SUPPLIED ENTRIES below:

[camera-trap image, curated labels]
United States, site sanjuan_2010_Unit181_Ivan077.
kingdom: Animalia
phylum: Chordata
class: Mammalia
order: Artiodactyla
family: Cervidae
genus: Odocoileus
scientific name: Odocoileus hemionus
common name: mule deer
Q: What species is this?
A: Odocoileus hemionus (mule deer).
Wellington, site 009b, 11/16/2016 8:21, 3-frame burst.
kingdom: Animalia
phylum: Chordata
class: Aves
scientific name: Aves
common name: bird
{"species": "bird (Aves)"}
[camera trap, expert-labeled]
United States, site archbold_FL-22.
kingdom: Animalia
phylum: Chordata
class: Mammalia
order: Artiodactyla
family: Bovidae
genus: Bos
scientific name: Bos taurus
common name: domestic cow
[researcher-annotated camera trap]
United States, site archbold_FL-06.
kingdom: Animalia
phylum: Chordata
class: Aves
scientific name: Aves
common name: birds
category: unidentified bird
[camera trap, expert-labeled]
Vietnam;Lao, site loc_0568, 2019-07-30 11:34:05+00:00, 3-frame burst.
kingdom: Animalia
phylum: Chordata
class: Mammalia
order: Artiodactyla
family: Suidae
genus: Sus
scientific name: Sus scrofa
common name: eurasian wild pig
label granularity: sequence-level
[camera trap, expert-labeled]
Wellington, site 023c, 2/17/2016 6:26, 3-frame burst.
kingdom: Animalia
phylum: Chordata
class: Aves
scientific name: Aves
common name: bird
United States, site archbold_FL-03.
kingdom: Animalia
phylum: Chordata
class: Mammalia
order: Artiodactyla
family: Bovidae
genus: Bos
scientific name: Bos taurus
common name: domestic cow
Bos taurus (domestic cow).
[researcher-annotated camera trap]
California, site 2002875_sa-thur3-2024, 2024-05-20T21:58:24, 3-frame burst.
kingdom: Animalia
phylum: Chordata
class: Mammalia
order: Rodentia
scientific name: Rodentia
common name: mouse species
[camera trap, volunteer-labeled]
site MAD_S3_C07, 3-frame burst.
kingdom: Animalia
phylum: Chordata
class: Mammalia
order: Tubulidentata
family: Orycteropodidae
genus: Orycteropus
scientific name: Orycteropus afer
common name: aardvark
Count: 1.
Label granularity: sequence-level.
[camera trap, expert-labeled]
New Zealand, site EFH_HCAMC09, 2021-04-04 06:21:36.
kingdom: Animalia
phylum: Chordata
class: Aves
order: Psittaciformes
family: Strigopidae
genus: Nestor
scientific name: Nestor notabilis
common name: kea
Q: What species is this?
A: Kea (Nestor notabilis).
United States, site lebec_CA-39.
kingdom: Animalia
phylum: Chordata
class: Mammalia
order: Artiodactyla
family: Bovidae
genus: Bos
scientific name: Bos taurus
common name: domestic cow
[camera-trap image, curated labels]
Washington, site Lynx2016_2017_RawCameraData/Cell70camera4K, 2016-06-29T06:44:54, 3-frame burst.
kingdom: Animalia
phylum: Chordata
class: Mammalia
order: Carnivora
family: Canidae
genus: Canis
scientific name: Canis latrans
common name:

End of SUPPLIED ENTRIES.

## EXERCISE OBJECTIVE
Write down exactly the span of lines above from the one containing "family: Strigopidae" to the one containing "2016-06-29T06:44:54, 3-frame burst.", both ends included.

## ANSWER SPACE
family: Strigopidae
genus: Nestor
scientific name: Nestor notabilis
common name: kea
Q: What species is this?
A: Kea (Nestor notabilis).
United States, site lebec_CA-39.
kingdom: Animalia
phylum: Chordata
class: Mammalia
order: Artiodactyla
family: Bovidae
genus: Bos
scientific name: Bos taurus
common name: domestic cow
[camera-trap image, curated labels]
Washington, site Lynx2016_2017_RawCameraData/Cell70camera4K, 2016-06-29T06:44:54, 3-frame burst.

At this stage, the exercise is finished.